I'm a python beginner, so I'm practicing some data analysis using pandas in a dataframe with a list of restaurants with a Michelin star (restaurants_df
).
When I show, for example, the first 5 rows I notice that in the "price
" column (object type
) of row 4 I have a blank value:
In [ ]: restaurants_df.head()
Out[ ]:
name year latitude longitude city region zipCode cuisine price
0 Kilian Stuba 2019 47.348580 10.17114 Kleinwalsertal Austria 87568 Creative $
1 Pfefferschiff 2019 47.837870 13.07917 Hallwang Austria 5300 Classic cuisine $
2 Esszimmer 2019 47.806850 13.03409 Salzburg Austria 5020 Creative $
3 Carpe Diem 2019 47.800010 13.04006 Salzburg Austria 5020 Market cuisine $
4 Edvard 2019 48.216503 16.36852 Wien Austria 1010 Modern cuisine
Then I check how many NaN
values are in each column. In the case of the price
column there are 151 values:
In [ ]: restaurants_df.isnull().sum()
Out[ ]: name 0
year 0
latitude 0
longitude 0
city 2
region 0
zipCode 149
cuisine 0
price 151
dtype: int64
After, I replace those values with the string "No Price"
, and confirm that all values have been replaced.

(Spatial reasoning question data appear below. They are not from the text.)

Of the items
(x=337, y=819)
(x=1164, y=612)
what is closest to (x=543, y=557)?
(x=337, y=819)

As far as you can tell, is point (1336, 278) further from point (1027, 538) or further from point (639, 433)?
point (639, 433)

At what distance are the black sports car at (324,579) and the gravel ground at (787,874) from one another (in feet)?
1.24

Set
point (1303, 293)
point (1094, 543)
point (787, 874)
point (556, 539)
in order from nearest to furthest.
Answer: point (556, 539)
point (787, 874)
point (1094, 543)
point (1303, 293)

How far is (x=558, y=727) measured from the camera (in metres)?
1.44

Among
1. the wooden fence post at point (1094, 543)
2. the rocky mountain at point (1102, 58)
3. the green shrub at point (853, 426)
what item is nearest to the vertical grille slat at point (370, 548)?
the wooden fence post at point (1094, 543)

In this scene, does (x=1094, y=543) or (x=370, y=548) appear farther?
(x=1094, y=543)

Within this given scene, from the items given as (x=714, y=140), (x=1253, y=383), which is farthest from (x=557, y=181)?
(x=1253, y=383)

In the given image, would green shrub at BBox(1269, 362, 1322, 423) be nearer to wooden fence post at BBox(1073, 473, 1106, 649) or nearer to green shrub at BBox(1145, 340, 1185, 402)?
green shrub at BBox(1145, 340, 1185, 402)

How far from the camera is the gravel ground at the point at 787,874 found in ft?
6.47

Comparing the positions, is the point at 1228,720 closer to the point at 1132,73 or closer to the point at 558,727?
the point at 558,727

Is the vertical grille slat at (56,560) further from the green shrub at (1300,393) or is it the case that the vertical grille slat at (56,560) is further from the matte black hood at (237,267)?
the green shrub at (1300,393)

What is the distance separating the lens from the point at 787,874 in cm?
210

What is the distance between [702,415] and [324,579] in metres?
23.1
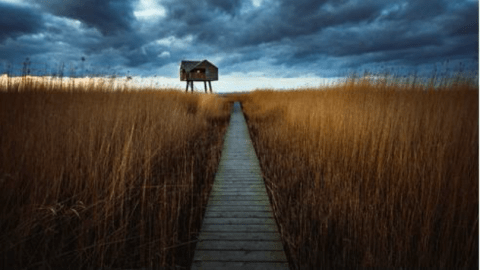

In [ ]: restaurants_df["price"].fillna("No Price", inplace = True)
restaurants_df.isnull().sum()
Out[ ]: name 0
year 0
latitude 0
longitude 0
city 0
region 0
zipCode 0
cuisine 0
price 0
dtype: int64
However, when I show the first 5 rows, the problem persists.
In [ ]: restaurants_df.head()
Out[ ]:
name year latitude longitude city region zipCode cuisine price
0 Kilian Stuba 2019 47.348580 10.17114 Kleinwalsertal Austria 87568 Creative $
1 Pfefferschiff 2019 47.837870 13.07917 Hallwang Austria 5300 Classic cuisine $
2 Esszimmer 2019 47.806850 13.03409 Salzburg Austria 5020 Creative $
3 Carpe Diem 2019 47.800010 13.04006 Salzburg Austria 5020 Market cuisine $
4 Edvard 2019 48.216503 16.36852 Wien Austria 1010 Modern cuisine
Any idea why this is happening and how I can solve it? Thanks in advance!